Years from now physicians may be able to determine whether you’re at increased risk for colorectal cancer by drawing blood from the tip of your finger.
Emory University researchers are working to identify biomarkers to detect a person’s chances of developing colon cancer. Much like blood pressure and cholesterol tests can indicate heart disease risk, researchers here hope that some day the makeup of blood and urine will be able to tell who’s at risk for colorectal cancer, why they may be at risk and what they can do to reduce their risk.
For now, the Emory study team is analyzing the rectal tissue samples of people with colon adenomatous polyps, non-cancerous growths considered precursors to colon cancer, and comparing them to rectal tissue samples from people who don’t have polyps. They’re also looking at whether the differences they detect in rectal tissue can also be found in blood or urine. Currently, no accepted tests exist to determine whether someone may be at risk for colon cancer.
“Most people would rather provide a blood or urine sample than get a rectal biopsy,” says Robin Bostick, MD, MPH, Rollins School of Public Health epidemiology professor and study principal investigator. Bostick is also a clinical faculty member at the Winship Cancer Institute at Emory and a Georgia Cancer Coalition Distinguished Cancer Scholar.
“In the future, biomarkers may motivate more people to change their diets and other health habits and to get screened for colon cancer,” he says.
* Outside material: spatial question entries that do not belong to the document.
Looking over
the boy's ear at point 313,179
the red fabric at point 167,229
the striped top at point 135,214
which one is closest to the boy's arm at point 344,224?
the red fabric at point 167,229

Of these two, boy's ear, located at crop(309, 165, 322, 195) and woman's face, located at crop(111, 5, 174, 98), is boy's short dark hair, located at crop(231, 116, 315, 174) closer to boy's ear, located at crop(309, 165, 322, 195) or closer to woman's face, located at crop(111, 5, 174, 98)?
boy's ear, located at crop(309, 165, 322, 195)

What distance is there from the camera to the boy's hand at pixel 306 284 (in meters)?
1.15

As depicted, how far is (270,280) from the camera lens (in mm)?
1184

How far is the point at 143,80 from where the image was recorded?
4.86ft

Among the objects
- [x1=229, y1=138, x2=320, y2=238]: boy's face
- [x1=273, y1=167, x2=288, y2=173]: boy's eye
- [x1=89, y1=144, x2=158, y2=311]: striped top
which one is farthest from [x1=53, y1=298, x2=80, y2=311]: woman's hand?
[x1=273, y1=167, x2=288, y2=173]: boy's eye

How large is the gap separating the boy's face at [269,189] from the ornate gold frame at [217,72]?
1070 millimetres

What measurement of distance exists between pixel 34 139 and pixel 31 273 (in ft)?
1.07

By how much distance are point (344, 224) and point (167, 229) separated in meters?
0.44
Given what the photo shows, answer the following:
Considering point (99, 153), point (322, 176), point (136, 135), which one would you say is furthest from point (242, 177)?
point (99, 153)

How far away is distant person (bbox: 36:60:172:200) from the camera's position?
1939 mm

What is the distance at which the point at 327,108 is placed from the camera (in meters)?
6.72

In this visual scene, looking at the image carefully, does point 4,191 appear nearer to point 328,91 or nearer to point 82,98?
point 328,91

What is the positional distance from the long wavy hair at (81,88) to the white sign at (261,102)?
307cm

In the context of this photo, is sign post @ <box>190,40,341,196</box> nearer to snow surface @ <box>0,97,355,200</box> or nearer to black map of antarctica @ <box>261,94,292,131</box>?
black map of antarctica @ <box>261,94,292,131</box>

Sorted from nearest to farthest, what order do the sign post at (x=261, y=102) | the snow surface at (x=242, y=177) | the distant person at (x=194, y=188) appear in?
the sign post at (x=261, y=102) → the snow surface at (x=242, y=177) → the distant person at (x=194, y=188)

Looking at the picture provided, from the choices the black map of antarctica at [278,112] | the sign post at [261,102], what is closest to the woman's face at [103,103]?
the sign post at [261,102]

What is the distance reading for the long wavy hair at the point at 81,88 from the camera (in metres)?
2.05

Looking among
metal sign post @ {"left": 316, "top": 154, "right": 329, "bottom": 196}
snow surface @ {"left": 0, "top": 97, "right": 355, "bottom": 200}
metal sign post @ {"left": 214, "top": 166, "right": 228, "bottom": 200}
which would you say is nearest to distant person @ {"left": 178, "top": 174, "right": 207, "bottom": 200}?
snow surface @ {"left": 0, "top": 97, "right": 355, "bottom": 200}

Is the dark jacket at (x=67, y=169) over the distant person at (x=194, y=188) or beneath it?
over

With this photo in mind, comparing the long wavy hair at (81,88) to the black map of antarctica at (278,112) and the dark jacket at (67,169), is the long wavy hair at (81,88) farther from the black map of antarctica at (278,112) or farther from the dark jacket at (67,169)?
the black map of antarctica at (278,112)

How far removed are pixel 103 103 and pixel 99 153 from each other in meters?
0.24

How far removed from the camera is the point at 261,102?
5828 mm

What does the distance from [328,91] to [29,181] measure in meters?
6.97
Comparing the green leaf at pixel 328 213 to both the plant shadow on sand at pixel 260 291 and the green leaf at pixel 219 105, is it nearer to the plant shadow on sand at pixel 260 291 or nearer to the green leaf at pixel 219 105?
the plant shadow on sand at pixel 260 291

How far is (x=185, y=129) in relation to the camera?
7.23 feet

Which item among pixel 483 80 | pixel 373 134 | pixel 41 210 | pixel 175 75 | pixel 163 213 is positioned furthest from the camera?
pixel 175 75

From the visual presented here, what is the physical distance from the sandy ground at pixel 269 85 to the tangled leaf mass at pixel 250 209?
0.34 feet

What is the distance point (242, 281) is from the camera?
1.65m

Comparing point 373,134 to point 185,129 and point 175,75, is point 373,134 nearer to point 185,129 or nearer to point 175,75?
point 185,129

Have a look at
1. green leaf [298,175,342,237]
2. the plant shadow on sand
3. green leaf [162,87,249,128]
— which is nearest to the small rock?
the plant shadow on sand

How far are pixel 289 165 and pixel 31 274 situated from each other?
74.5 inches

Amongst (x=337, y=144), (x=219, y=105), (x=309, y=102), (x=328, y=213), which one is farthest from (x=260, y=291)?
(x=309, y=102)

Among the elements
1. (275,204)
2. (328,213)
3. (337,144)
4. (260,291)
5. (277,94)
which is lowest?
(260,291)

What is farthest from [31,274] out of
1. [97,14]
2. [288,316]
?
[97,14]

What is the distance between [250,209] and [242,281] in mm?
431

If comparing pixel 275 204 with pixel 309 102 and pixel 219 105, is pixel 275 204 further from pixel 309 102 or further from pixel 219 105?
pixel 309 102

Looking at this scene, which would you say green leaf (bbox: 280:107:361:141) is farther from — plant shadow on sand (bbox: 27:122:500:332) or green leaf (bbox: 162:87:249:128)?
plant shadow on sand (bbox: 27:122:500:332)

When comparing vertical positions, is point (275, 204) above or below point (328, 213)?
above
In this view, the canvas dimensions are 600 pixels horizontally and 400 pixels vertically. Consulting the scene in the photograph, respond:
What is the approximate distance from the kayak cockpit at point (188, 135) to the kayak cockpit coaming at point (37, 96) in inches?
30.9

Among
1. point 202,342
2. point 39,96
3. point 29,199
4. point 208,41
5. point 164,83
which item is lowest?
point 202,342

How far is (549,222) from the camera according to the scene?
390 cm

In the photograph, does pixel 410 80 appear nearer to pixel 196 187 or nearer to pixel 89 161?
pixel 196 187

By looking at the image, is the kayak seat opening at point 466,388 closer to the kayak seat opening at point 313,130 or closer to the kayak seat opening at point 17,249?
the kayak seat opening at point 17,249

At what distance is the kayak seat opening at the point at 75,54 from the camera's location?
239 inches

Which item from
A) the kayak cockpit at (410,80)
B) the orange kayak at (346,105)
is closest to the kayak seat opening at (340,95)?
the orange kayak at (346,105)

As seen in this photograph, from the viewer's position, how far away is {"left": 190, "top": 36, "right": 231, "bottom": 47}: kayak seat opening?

Though the benefits of early detection in preventing colorectal cancer deaths are well known – a 90 percent or higher cure rate when found early – an estimated 41.8 million Americans aged 50 and older at average risk for colon cancer haven’t been screened according to national guidelines, a recent study by the U.S. Centers for Disease Control and Prevention (CDC) found.
Dr. Bostick and his team are also part of a 10-year multi-site U.S. study examining whether increased consumption of vitamin D and calcium reduce risk for colon cancer and prevent the recurrence of adenomatous polyps. About 30 percent to 40 percent of the adult population will develop these benign tumor growths, which can eventually develop into colon cancer. Removing polyps reduces cancer risk, but at least half of all people get recurring polyps five years after removal.